#### [DOCUMENT EXCERPT]
All around you the seeds of the next recession are being sown. While entrepreneurs plant their malinvestments, the Bank of England’s credit hose will make sure they flourish. Thanks to the Bank of England’s monetary policy the next recession is already on its way.

The cost of credit remains artificially low, thanks to the Banks ongoing decision to keep interest rates at a mere half percent. They have been at this level since March 2009, well over a year now. When combined with the £200 billion of quantitative easing – printing money – then we have a lethal economic combination.

In 1940, Ludwig von Mises wrote, "The popularity of inflation and credit expansion, the ultimate source of the repeated attempts to render people prosperous by credit expansion, and thus the cause of the cyclical fluctuations of business, manifests itself clearly in the customary terminology. The boom is called good business, prosperity, and upswing. Its unavoidable aftermath, the readjustment of conditions to the real data of the market, is called crisis, slump, bad business, depression. People rebel against the insight that the disturbing element is to be seen in the malinvestment and the overconsumption of the boom period and that such an artificially induced boom is doomed. They are looking for the philosophers' stone to make it last."

We are already inducing our next boom. So unwilling are our policy makers to address the malinvestment’s from the last recession, they are instead choosing to lurch from credit fuelled crisis to crisis.

In addition to this, the threat of inflation (which our progressive friends should note, adversely affects the poor) looms large over the economy. CPI was 3.1% in August and the far more reliable measure of RPI was at 4.7%, and 4.8% the month previous. Why have interest rates not risen? The Bank has failed miserably in hitting their target of 2% and still the low interest rates and lax monetary policy continue. Unless the Bank gets a grip now, we will continue along the path of inflation and debt fuelled booms, the outcome of these policies last attempt we are still recovering from.

While we may hear a lot about fiscal policy in the next few years, it is our monetary policy, which needs the real scrutiny.

#### [Rows from a segmentation dataset]
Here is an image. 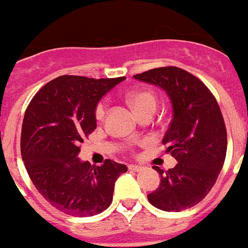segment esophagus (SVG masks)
Returning <instances> with one entry per match:
<instances>
[{"mask_svg":"<svg viewBox=\"0 0 248 248\" xmlns=\"http://www.w3.org/2000/svg\"><path fill=\"white\" fill-rule=\"evenodd\" d=\"M129 170H131V171H141V170H144V166L131 164V165H129Z\"/></svg>","mask_w":248,"mask_h":248,"instance_id":"34e87169","label":"esophagus"}]
</instances>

#### [DO THIS]
Extract the full article on the Bank of England's monetary policy from above the rows, reproducing every word and punctuation mark without change.

#### [OUTPUT OF THE EXERCISE]
All around you the seeds of the next recession are being sown. While entrepreneurs plant their malinvestments, the Bank of England’s credit hose will make sure they flourish. Thanks to the Bank of England’s monetary policy the next recession is already on its way.

The cost of credit remains artificially low, thanks to the Banks ongoing decision to keep interest rates at a mere half percent. They have been at this level since March 2009, well over a year now. When combined with the £200 billion of quantitative easing – printing money – then we have a lethal economic combination.

In 1940, Ludwig von Mises wrote, "The popularity of inflation and credit expansion, the ultimate source of the repeated attempts to render people prosperous by credit expansion, and thus the cause of the cyclical fluctuations of business, manifests itself clearly in the customary terminology. The boom is called good business, prosperity, and upswing. Its unavoidable aftermath, the readjustment of conditions to the real data of the market, is called crisis, slump, bad business, depression. People rebel against the insight that the disturbing element is to be seen in the malinvestment and the overconsumption of the boom period and that such an artificially induced boom is doomed. They are looking for the philosophers' stone to make it last."

We are already inducing our next boom. So unwilling are our policy makers to address the malinvestment’s from the last recession, they are instead choosing to lurch from credit fuelled crisis to crisis.

In addition to this, the threat of inflation (which our progressive friends should note, adversely affects the poor) looms large over the economy. CPI was 3.1% in August and the far more reliable measure of RPI was at 4.7%, and 4.8% the month previous. Why have interest rates not risen? The Bank has failed miserably in hitting their target of 2% and still the low interest rates and lax monetary policy continue. Unless the Bank gets a grip now, we will continue along the path of inflation and debt fuelled booms, the outcome of these policies last attempt we are still recovering from.

While we may hear a lot about fiscal policy in the next few years, it is our monetary policy, which needs the real scrutiny.